Elle se dirigea vers la sortie.

— Yulia, — dit Aline d’une voix ferme. — Tu dois trouver un autre logement.

La cousine resta figée. Lentement, elle se retourna.

— Quoi ?

— Je te donne un mois pour chercher un logement.

Le visage de Yulia se déforma.

— Tu… plaisantes ? C’est une blague ?

— Non.

— Tu n’as pas le droit ! C’est l’appartement de grand-mère ! Je suis enregistrée ici !

— Non. Tes parents ont racheté la part. Légalement, c’est leur propriété.

— Légalement ?! — Yulia poussa un cri aigu. — Nous sommes une famille ! Tu ne comprends pas ? Je suis enceinte !

— Il y a des parents, un copain, des amies.

— Je vais appeler maman ! — Yulia saisit le téléphone. — Elle va te remettre les idées en place !

— Ne le fais pas. Elle a déjà appelé.

— Et alors ?

— Rien. La décision reste la même.

Yulia fixait Aline avec haine.

— Tu vas le regretter ! Maman et tante Ira te mettront à genoux !

Le claquement de la porte se fit entendre.

Aline regarda par la fenêtre. Au lieu de la culpabilité, elle ressentit un soulagement. La fatigue du théâtre des « valeurs familiales », où elle devait toujours sacrifier tout.

Un SMS de sa mère : « Tante Galya est en hystérie. Qu’est-ce que tu as fait ? »

Sans répondre, Aline ouvrit son navigateur : « Location d’appartements à Ekaterinbourg ».

Trois mois plus tard. Dans un café sur Pokrovka. Dehors, la neige tourbillonnait. En face, Artëm — un jeune homme qui avait déménagé de Novossibirsk.

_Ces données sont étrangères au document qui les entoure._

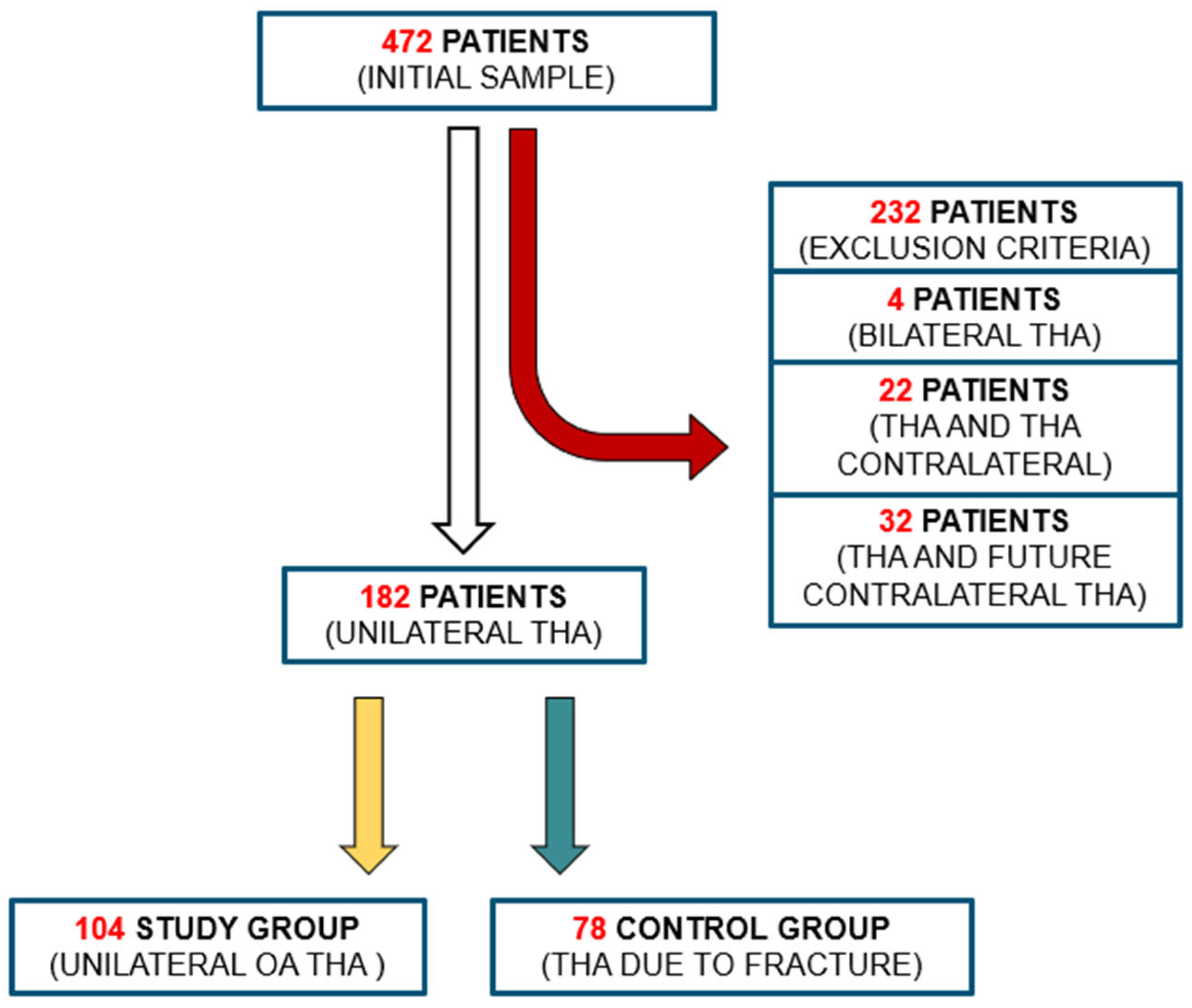 472 PATIENTS
(INITIAL SAMPLE)

232 PATIENTS
(EXCLUSION CRITERIA)

4 PATIENTS
(BILATERAL THA)

22 PATIENTS
(THA AND THA CONTRALATERAL)

32 PATIENTS
(THA AND FUTURE CONTRALATERAL THA)

182 PATIENTS
(UNILATERAL THA)

104 STUDY GROUP
(UNILATERAL OA THA )

78 CONTROL GROUP
(THA DUE TO FRACTURE)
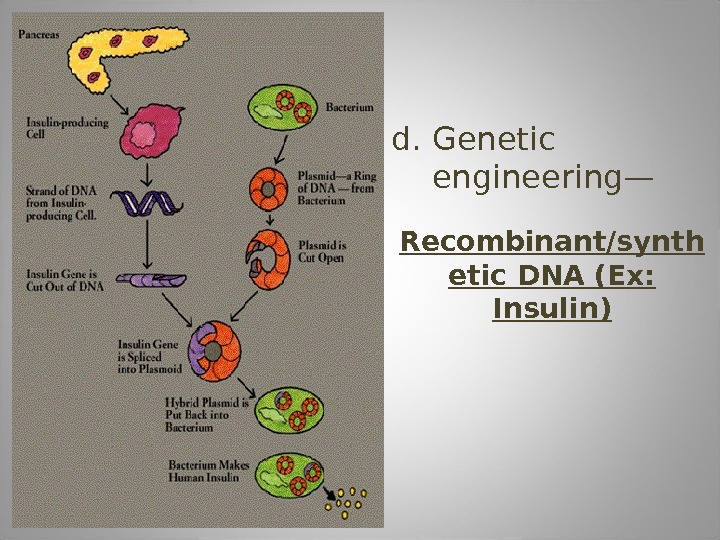 Pancreas

Insulin-producing Cell

Strand of DNA from Insulin-producing Cell.

Insulin Gene is Cut Out of DNA

Bacterium

Plasmid—a Ring of DNA — from Bacterium

Plasmid is Cut Open

Insulin Gene is Spliced into Plasmoid

Hybrid Plasmid is Put Back into Bacterium

Bacterium Makes Human Insulin

d. Genetic engineering—

Recombinant/synthetic DNA (Ex: Insulin)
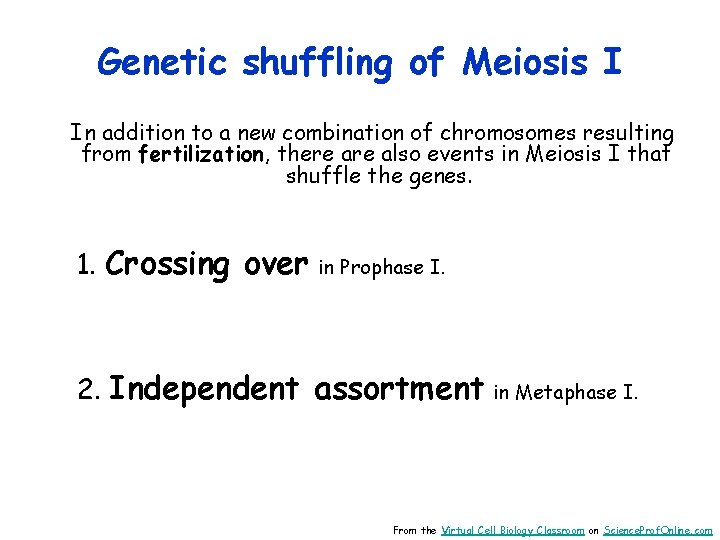 Genetic shuffling of Meiosis I

In addition to a new combination of chromosomes resulting from fertilization, there are also events in Meiosis I that shuffle the genes.

1. Crossing over in Prophase I.

2. Independent assortment in Metaphase I.

From the Virtual Cell Biology Classroom on ScienceProfOnline.com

— Tu ne regrettes pas ? — demanda-t-il.

— Seulement que je n’ai pas agi plus tôt.

Le téléphone vibra. C’était son père.

— Salut, papa.

— Ma fille, des nouvelles. L’appartement a été vendu.

Aline se figea.

— Celui de grand-mère ? Mais comment…

— Yulia a déménagé chez nous. Après ton départ, elle a essayé de s’accrocher, mais… Ça suffit. Nous te transférerons l’argent.

— Pour moi ?

— Pour toi. C’était ton cadeau. Nous… nous sommes embrouillés. Pardon.

Les larmes montèrent.

— Papa…

— Tais-toi. Sois heureuse. Nous… sommes fiers de toi.

Artëm recouvrit sa main de la sienne.

— Qu’est-ce qui se passe ?

— Il me semble que j’ai enfin grandi, — murmura Aline.

Dehors, la neige recouvrait le passé, ouvrant une page blanche. Une vie où c’était elle qui décidait qui devait être dans sa maison et dans son cœur.